VA workers completed more than 1.3 million compensation and pension claims in fiscal 2014, a new record. Over the last two years, officials have used a combination of digital innovations, new software and worker overtime to aggressively whittle down the backlog total.
But the enormity of the workload — Maffucci says she sees no signs of a near-term drop in the number of incoming claims — and the size of a backlog that peaked above 610,000 cases in March 2013 make zero an elusive goal.
"And getting to zero is still important, because it's a promise that was made to veterans," said Maffucci, who tracks the department's progress each week on the IAVA website. "Our members still tell us this is one of their top concerns. Keeping that promise still matters."

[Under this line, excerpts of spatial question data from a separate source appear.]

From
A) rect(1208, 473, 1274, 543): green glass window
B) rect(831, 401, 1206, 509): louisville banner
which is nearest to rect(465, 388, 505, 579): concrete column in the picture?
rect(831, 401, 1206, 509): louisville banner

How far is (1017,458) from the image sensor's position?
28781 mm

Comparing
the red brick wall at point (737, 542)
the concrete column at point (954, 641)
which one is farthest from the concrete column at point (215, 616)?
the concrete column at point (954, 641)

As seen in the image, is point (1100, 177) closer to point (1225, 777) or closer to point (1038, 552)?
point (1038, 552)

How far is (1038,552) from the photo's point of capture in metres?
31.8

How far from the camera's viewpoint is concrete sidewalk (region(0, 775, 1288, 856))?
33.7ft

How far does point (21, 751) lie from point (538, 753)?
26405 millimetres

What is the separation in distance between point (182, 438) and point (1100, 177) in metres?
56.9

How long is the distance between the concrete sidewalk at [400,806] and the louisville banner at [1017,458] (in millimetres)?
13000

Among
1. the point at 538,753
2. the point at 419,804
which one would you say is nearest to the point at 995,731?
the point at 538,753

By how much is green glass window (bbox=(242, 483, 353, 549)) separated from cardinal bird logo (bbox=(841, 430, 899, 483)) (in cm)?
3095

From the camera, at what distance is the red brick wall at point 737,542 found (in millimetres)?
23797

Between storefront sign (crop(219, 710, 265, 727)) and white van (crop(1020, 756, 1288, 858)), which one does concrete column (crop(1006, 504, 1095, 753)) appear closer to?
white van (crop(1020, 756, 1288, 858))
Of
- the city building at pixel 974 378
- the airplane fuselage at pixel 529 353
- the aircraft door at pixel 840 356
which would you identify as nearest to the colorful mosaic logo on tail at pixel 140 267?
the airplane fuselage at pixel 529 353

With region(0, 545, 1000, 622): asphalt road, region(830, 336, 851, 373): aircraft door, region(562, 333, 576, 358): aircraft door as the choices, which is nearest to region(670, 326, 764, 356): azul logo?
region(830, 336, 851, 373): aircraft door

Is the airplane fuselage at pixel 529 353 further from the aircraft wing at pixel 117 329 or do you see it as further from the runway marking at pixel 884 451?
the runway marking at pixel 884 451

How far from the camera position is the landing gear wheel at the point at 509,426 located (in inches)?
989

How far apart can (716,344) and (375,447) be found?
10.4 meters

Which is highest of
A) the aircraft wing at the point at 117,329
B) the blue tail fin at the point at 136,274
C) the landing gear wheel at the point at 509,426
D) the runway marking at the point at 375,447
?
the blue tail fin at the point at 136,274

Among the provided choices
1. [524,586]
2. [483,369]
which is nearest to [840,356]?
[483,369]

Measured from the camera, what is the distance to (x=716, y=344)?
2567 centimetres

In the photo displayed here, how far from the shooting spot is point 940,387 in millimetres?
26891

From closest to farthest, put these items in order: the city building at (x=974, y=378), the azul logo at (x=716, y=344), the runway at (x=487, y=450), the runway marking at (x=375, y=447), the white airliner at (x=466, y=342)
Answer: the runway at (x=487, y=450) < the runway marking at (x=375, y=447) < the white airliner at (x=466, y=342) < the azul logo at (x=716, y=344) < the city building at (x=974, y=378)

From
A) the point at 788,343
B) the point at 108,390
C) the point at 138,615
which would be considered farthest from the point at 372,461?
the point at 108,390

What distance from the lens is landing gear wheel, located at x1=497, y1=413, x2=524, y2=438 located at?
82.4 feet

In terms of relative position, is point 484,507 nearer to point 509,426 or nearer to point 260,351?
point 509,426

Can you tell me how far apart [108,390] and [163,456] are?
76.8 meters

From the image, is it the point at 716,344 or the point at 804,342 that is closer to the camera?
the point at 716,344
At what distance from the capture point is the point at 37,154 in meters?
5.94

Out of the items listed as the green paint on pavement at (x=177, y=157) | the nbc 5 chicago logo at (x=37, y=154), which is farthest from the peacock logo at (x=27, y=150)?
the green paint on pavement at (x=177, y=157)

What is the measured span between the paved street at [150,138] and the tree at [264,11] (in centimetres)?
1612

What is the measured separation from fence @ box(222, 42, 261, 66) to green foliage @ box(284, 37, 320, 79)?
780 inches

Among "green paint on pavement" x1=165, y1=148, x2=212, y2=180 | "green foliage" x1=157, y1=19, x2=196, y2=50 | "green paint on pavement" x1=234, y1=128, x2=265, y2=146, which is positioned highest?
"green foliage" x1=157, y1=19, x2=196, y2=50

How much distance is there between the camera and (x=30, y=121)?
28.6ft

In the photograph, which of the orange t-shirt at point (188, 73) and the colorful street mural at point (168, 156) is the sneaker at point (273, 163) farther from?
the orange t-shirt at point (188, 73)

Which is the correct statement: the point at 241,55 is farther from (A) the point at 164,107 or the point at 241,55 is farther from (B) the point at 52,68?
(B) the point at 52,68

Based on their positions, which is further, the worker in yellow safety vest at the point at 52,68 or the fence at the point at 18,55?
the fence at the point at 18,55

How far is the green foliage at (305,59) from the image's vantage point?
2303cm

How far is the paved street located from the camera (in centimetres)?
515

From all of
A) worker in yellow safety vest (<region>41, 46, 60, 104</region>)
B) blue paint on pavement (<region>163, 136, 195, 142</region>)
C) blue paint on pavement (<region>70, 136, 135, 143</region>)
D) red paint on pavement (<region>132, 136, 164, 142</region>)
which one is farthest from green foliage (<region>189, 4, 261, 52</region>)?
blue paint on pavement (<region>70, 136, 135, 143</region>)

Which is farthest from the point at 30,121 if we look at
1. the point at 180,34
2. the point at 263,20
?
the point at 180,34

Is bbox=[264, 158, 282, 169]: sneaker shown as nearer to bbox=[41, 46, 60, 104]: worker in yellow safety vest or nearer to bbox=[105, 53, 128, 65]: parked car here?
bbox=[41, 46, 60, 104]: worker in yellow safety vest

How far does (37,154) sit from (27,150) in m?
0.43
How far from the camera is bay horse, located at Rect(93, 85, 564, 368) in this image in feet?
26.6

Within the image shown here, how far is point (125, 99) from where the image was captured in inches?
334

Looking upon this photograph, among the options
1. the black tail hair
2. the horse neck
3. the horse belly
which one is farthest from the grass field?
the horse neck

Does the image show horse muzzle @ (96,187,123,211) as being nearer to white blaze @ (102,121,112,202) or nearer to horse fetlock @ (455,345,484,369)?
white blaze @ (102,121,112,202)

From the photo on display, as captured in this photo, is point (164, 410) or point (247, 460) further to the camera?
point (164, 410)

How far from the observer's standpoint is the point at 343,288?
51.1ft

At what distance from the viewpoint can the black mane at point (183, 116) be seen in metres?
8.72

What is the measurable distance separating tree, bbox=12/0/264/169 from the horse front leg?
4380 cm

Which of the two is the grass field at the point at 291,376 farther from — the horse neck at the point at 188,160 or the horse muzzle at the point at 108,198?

As part of their budget agreement in December, lawmakers allotted an extra $40 million in VA funds for new backlog-related initiatives, including digital scanning of claims, hiring additional claims processors in regional offices, bolstering new mail and coordination projects.
They also added about $11 million to the VA budget request for the Board of Veterans Appeals to address the next disability claims problem: the appeals backlog.
Since the first-time claims backlog began dropping, the number of appeals has risen steadily, from about 245,000 cases in March 2013 to more than 287,000 cases today.
VA officials have said that's due to a larger number of cases coming in, not a reflection of first-time claims being shifted into the appeals pile. Still, with appeals cases taking several years to complete, on average, veterans groups have raised concerns about that rising total.
The first-time claims backlog has remained stalled since early November, which mirrors similar holiday slowdowns for VA processors in recent years.
The department will need to make more progress in January and February to reach its zero goal by next December.